No caso da Política, o conteúdo vinha das notas que os alunos tiravam nas aula de Aristóteles, ou das notas de um único aluno brilhante ou talvez de um livro de textos que Aristóteles escreveu sobre a disciplina e que se encontrava na biblioteca do Liceu. A obra só foi disponibilizada ao grande público grego com a publicação de Andrónico, por volta de 60-50 a.C.. 

Foi durante o chamado período helenístico, depois de o mundo se ter tornado pequeno na sequência das conquistas de Alexandre, o Grande. O grego era a língua franca de grande parte do mundo, o que significa que textos gregos como os de Aristóteles podiam ser apreciados por um vasto público. Foi também o início da era da ocupação romana da Grécia e da maior parte do Norte do Mediterrâneo. Os romanos da classe alta estavam desesperados por se familiarizarem com tudo o que era grego. A maioria dos patrícios falava e sabia ler grego e latim.

De um modo geral, o mundo grego e romano antigo eram platonistas e não aristotélicos. Isso significa que a teoria das formas de Platão, bem como a sua ênfase geral no metafísico e no eterno, tinha muito mais valor social e cultural, por oposição à filosofia muito fundamentada de Aristóteles, que lidava com o mecânico, mesmo quando abordava o metafísico. 

Por outras palavras, a cabeça de Platão estava sempre nas nuvens. Questões como “O que é o amor?”, “Existe vida após a morte?” e “O que é a vida boa?” dominavam a filosofia de Platão. Aristóteles preocupava-se mais com a forma como se escreve uma boa tragédia ou como as lulas se reproduzem. Essa é a grande diferença entre os dois filósofos. Platão preocupava-se sobretudo com o porquê, Aristóteles com o como. 

É sempre possível saber qual é qual quando se olha para a famosa Escola de Atenas de Rafael no Museu do Vaticano. Os dois filósofos estão lado a lado: Platão aponta para cima, para onde pensa que a humanidade deve concentrar a sua atenção, Aristóteles aponta para baixo, para a Terra. 

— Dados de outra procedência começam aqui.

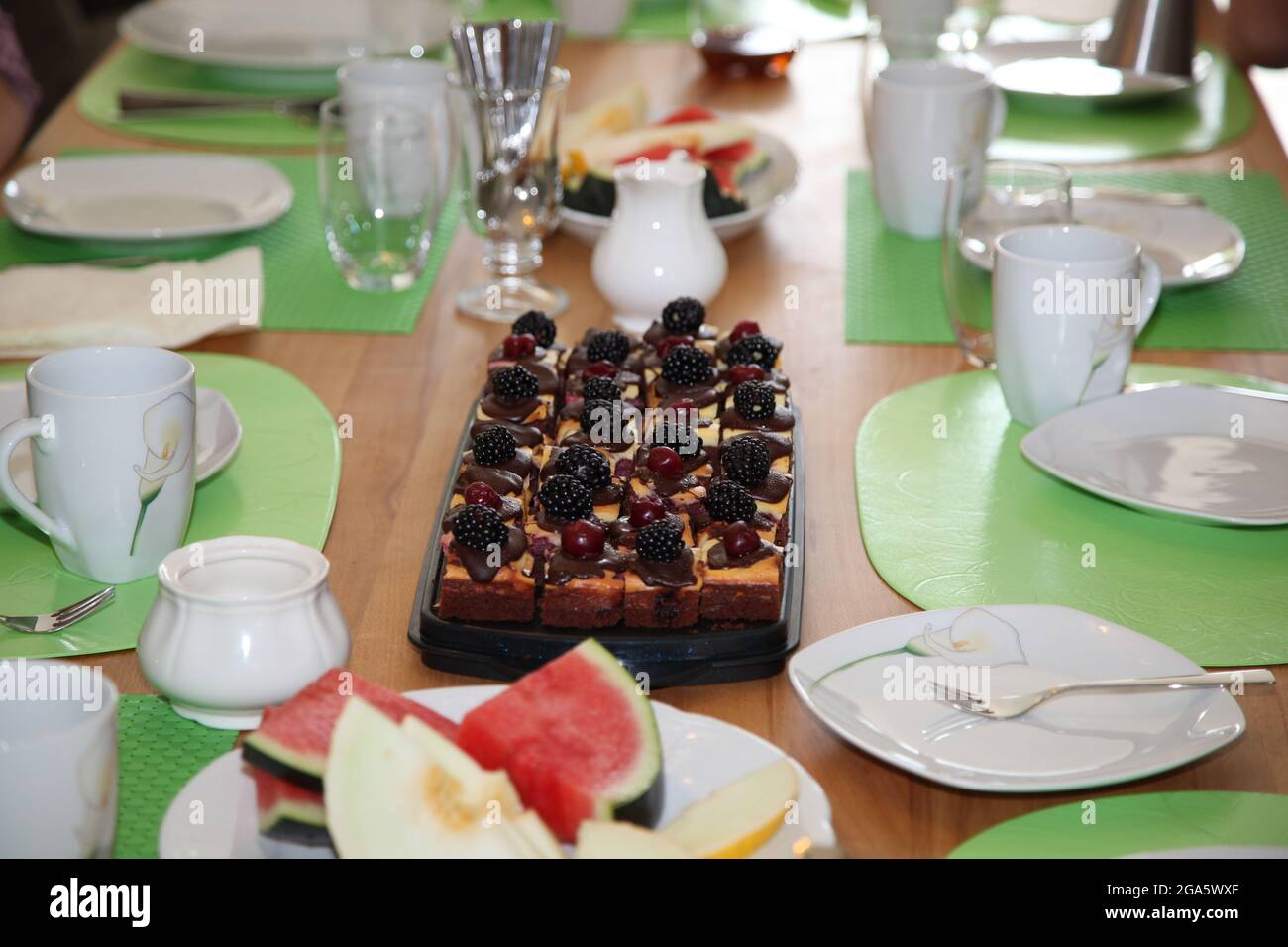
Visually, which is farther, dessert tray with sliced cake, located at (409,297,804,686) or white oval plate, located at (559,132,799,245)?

O domínio intelectual de Platão manteve-se durante a Idade Média. Aristóteles foi praticamente esquecido no Ocidente após o colapso do Império Romano. No entanto, o filósofo muçulmano Averroes (Ibn Rushd), que viveu na atual Córdoba, em Espanha, escreveu um extenso comentário aos escritos aristotélicos. Estes comentários acabaram por chegar a São Tomás de Aquino (1225-1274), a quem Aristóteles muito influenciou. Finalmente, cerca de 1500 anos após a sua redacção, a Política começou a ser amplamente lida e considerada como uma alternativa viável à República de Platão.

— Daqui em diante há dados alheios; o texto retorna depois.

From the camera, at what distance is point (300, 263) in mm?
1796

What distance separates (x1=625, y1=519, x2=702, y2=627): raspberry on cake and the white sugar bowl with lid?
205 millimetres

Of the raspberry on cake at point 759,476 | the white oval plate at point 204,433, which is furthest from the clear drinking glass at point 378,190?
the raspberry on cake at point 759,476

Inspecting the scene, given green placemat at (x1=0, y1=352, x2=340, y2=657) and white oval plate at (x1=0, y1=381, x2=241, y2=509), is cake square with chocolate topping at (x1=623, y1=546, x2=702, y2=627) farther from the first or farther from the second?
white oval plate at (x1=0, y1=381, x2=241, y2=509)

Tudo o que Aquino aprovava era tido em grande consideração pela Igreja Católica. A Igreja continuou a copiar e a preservar as obras de Aristóteles, incluindo a Política, até ao aparecimento da Imprensa Aldina em Veneza. 

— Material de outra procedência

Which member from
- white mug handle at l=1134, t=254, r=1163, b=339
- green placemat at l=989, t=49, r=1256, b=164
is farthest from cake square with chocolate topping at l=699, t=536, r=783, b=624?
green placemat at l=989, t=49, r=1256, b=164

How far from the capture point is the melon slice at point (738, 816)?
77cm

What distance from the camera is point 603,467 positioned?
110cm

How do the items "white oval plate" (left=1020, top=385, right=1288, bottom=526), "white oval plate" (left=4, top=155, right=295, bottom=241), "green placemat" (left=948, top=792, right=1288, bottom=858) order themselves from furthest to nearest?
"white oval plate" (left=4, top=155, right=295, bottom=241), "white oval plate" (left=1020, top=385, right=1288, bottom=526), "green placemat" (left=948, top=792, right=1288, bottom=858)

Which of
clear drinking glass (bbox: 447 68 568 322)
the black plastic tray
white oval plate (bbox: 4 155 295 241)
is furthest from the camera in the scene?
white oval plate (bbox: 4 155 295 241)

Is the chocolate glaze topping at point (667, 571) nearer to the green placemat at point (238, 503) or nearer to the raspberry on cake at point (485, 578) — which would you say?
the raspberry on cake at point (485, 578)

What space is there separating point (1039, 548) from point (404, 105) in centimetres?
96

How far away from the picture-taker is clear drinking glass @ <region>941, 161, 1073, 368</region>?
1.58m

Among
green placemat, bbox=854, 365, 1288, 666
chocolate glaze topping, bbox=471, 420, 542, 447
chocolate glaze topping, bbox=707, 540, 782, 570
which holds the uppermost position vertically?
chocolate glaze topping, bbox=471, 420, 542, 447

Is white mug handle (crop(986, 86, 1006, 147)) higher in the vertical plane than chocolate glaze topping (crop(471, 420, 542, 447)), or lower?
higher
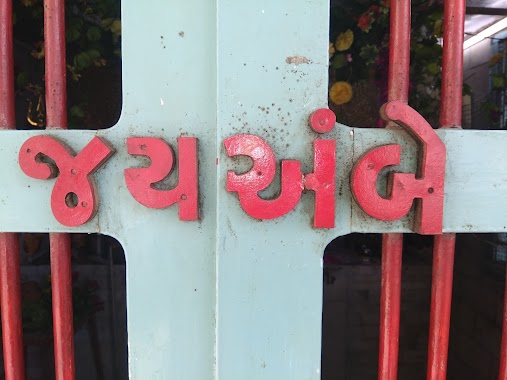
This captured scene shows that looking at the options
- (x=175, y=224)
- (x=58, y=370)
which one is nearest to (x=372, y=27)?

Aldus Manutius, fundador da imprensa, publicou a Política em 1498. Mesmo depois dessa data, outros autores antigos, como Platão e Cícero, continuaram a ser preferidos a Aristóteles, mas nessa altura os filósofos políticos de elite da época já conheciam a Política. Só em 1832, com a publicação pela Academia Prussiana do corpus aristotélico de Berlim, é que a Política e Aristóteles em geral, ganharam notoriedade junto de uma faixa muito mais alargada do público culto. 

A história da Política tem muitas voltas e reviravoltas, mas é completa. Por outras palavras, podemos traçar uma linha recta desde a sua redacção original até às cópias, traduzidas para o vernáculo, na prateleira da livraria local. Além disso, a fama de Aristóteles hoje em dia é um testemunho da influência do homem e dos seus escritos. Não é preciso ser um estudioso dos clássicos, nem sequer ter um diploma universitário, para reconhecer a perspicácia intelectual que o nome Aristóteles evoca. 

No entanto, a história da Política é um exemplo claro e óbvio de como, mesmo quando tudo corre bem - o texto nunca desapareceu durante 500 anos e temos cópias completas em vez de fragmentos -, os textos podem entrar e sair de moda, pelo que o seu ressurgimento pode levar a várias redescobertas mais pequenas, como as críticas de Aristóteles ao Estado espartano, que eram amplamente desconhecidas antes da publicação prussiana (falaremos mais sobre isso mais tarde). 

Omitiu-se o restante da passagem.